A: A class representative is someone who is authorized to make decisions on behalf of the class that he or she represents and puts the interest of the class ahead of his or her personal interest in the litigation.

A: You must disclose that you are part of an action on your bankruptcy petition.

A: If you have lost a family member that was a part of a class action, it is important to notify our office immediately, but the estate may pursue the claim on the decedent’s behalf.

A: Even if you have missed the deadline, you may submit your consent to join, and should do so immediately, however, we cannot guarantee that the court will allow you to join in the action if the deadline has passed.

A: Federal law prohibits retaliation for seeking unpaid wages or otherwise defending your rights at work. The National Labor Relations Board (NLRB) also prohibits employers from taking adverse action against you for speaking to your coworkers or joining with your coworkers to improve your working conditions. Most state laws also have anti-retaliation provisions.

A: Every case is different. We cannot guarantee anything. However, to give you an idea – and this is only an example, please visit our overtime calculation page or contact us if you are concerned. If you participate as a named-Plaintiff and are approved to serve as a class representative, you may receive an additional amount of money for your participation in the action on behalf of other employees.
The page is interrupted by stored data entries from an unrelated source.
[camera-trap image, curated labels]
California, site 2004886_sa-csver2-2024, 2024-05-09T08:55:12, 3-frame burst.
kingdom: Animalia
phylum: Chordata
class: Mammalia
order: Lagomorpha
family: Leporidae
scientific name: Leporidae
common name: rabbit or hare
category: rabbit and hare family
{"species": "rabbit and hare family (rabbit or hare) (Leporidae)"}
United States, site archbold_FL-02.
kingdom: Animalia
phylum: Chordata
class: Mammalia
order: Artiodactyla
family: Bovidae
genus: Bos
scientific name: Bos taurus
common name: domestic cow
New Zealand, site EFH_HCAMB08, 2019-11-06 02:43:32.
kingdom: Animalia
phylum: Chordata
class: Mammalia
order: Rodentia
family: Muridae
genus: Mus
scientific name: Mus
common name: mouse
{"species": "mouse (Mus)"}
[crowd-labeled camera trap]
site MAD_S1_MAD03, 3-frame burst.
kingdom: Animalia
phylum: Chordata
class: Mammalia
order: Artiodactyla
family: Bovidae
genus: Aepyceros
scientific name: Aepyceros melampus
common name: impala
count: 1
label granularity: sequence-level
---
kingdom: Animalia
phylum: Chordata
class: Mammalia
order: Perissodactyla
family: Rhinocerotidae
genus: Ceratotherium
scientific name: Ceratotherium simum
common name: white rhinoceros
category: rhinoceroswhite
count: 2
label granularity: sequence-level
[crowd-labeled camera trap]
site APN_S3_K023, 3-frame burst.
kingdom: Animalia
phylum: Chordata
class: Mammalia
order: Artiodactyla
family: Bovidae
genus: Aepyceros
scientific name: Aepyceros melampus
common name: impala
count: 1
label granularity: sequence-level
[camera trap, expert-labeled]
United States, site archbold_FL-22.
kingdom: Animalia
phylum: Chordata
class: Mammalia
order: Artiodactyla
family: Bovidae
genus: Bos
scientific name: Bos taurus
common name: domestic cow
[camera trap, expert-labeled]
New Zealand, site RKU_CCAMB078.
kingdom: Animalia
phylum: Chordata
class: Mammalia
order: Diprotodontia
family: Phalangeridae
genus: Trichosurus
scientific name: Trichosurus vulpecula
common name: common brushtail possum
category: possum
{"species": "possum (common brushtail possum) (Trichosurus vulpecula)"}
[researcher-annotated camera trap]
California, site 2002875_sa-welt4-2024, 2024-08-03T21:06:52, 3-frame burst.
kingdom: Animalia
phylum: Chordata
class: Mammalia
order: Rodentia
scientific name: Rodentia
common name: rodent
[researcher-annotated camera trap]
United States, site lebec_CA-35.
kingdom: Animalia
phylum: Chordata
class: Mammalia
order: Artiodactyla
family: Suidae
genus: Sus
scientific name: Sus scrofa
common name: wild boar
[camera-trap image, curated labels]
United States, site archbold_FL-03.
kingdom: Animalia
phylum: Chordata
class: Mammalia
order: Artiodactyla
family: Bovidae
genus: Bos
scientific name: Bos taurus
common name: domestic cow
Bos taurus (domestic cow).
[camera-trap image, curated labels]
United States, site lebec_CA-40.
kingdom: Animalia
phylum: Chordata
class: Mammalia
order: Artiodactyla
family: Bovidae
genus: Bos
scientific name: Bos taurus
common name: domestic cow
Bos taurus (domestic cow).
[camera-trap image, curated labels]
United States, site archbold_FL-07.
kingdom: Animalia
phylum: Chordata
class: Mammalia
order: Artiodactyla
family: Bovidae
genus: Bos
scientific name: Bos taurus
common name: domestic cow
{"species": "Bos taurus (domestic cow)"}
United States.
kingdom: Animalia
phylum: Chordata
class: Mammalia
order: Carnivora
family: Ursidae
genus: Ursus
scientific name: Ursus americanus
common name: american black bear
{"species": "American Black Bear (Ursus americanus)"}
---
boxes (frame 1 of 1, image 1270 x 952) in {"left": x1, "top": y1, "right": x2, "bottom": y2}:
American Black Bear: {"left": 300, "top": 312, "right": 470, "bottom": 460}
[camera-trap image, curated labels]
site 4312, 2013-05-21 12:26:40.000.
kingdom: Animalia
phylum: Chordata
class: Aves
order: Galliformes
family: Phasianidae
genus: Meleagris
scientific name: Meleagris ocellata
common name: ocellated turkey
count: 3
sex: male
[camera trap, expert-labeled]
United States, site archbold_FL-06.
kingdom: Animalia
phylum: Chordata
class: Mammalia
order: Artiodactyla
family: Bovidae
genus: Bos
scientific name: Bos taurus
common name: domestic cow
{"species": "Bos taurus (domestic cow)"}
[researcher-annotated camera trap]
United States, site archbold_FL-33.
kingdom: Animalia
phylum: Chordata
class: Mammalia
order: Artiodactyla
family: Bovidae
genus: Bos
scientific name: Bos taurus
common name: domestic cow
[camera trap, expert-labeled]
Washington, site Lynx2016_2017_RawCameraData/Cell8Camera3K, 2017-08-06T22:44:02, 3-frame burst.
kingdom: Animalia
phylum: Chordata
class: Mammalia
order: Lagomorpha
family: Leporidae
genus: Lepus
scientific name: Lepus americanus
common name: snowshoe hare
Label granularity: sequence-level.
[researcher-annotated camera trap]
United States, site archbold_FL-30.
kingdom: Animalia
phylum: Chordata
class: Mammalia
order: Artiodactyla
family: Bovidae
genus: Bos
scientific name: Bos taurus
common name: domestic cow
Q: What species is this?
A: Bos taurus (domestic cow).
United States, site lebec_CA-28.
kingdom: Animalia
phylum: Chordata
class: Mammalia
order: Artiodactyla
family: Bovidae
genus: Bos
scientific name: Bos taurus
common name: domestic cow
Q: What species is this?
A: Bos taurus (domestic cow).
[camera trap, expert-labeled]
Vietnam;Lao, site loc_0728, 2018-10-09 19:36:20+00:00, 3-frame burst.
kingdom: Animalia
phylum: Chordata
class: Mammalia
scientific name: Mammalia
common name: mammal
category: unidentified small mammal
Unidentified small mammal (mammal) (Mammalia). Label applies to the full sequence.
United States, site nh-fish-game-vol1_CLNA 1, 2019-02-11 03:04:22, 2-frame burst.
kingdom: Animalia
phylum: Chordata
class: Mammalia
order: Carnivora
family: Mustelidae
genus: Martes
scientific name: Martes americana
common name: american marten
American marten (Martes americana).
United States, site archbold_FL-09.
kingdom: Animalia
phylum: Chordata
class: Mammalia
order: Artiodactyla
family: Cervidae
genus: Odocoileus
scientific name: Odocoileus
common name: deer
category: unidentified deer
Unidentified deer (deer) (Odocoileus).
A: The process begins with filing settlement papers with the court for preliminary approval. Should preliminary approval be granted, notice goes out to the Class about the settlement so they can join, opt-out, or object. Following this process, papers are filed with the court for final approval of the settlement including payments to class representatives, attorneys’ fees and costs.

A: A typical litigation process is as follows:

  1. Conduct investigation
  2. File lawsuit
  3. Move for conditional certification
  4. Allow employees opportunity to opt-in
  5. Conduct discovery (information gathering process)
  6. Move for class certification
  7. Oppose motions to get rid of the case
  8. Proceed to trial
  9. Appeal

A: Class representatives and named-plaintiffs have greater responsibilities than individuals who simply join in the action.  But if you join in the action as an opt-in plaintiff or participate in some other way as a class member, you may be required to respond to written questions or be questioned by the attorney representing the defendant.  You may also be requested to appear at trial to support a claim for compensation.  If you have any further questions on this, please do not hesitate to contact our office.

A: There is no set time as each Class Action varies, however, on average they typically last between 2 to 4 years.

A: “Off-the-clock” work is defined as any work that you perform that you have not been paid for. This type of work typically involves a scenario where an employee engages in work related activities such as collecting keys, radios, cash, equipment, and attending pre-shift meetings prior to clocking-in and/or after clocking-out of the employer’s time keeping system.  Click this link for more information on “off-the-clock” work.

A: We favor the percentage of recovery method because it aligns our interests with the interests of the class. The more the class recovers, the more we receive in fees. We are rewarded for results, not effort, which is the American way. However, almost all the cases we handle are based on so-called “fee shifting” statutes.  In most cases, we seek one third of the total recovery as our fee, which we think is on the low side of typical attorney contingency fee awards nowadays. In federal Court, the Ninth Circuit “benchmark” is 25%, but there may be exceptions, either upwards for extra work or a small class or downwards, if the recovery exceeds $100 million.

A: Attorneys who represent the people suing, the plaintiffs, in class action cases typically are paid on a contingency basis. The attorneys take a percentage of any recovery for the class. Likewise we advance all costs, and recover them only if there is a recovery.  Because the fees depend on the recovery, the attorneys and the class members are completely allied in their desire to maximize recovery in an uncertain situation.